= Vologeso =

Libretto by Apostolo Zeno

Il Vologeso is the title of several operas, based on the same story as Apostolo Zeno's Lucio Vero, but in a later version (1700), which had first been set to music as Vologeso, re de' Parti by Rinaldo di Capua in 1739 to a libretto by Guido Eustachio Luccarelli.

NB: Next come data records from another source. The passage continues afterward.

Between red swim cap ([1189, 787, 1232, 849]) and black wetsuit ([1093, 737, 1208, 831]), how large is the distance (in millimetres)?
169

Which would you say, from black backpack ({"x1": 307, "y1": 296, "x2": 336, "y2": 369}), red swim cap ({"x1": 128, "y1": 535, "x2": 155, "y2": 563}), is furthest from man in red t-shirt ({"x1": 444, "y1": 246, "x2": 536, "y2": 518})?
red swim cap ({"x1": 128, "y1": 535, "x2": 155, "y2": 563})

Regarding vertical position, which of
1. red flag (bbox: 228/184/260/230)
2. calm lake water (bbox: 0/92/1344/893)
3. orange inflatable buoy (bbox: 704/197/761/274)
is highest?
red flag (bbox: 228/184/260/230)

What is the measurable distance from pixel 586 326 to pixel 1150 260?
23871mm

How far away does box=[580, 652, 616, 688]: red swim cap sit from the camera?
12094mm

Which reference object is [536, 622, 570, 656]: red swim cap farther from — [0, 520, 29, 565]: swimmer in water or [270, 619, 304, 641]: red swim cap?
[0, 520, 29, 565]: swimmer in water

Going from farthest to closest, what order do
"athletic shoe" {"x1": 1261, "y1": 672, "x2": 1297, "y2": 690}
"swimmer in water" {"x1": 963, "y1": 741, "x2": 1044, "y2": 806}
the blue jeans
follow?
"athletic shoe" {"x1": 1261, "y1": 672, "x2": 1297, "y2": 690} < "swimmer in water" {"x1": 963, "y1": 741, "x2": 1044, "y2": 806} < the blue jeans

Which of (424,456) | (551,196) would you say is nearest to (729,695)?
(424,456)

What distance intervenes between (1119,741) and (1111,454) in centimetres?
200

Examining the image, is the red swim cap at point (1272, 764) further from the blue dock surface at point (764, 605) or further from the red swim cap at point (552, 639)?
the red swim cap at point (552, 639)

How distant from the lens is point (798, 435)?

The best-known version, and the only one to be revived and recorded in the modern era, is Il Vologeso (1766), an opera by Niccolò Jommelli. The same libretto was also set by many other composers, including Antonio Sacchini and Davide Perez. It was set at least fifteen times under the title Lucio Vero and at least five under the title Il Vologeso. It was also set by Ariosti under the title Lucio Vero, imperator di Roma (1727), by Reinhard Keiser under the title Lucius Verus (1728) and by Davide Perez under the title Berenice (1762). Following contemporary tastes, the librettos were altered in the course of the century to shorten recitatives and simplify the plot.

==Plot==
The plot concerns king Vologeso (based on Vologases IV of Parthia, 148–191) who is deposed by Lucio Vero (loosely based on Lucius Verus, 130–169) and restored by another Roman, Flavio (created for the story by Zeno).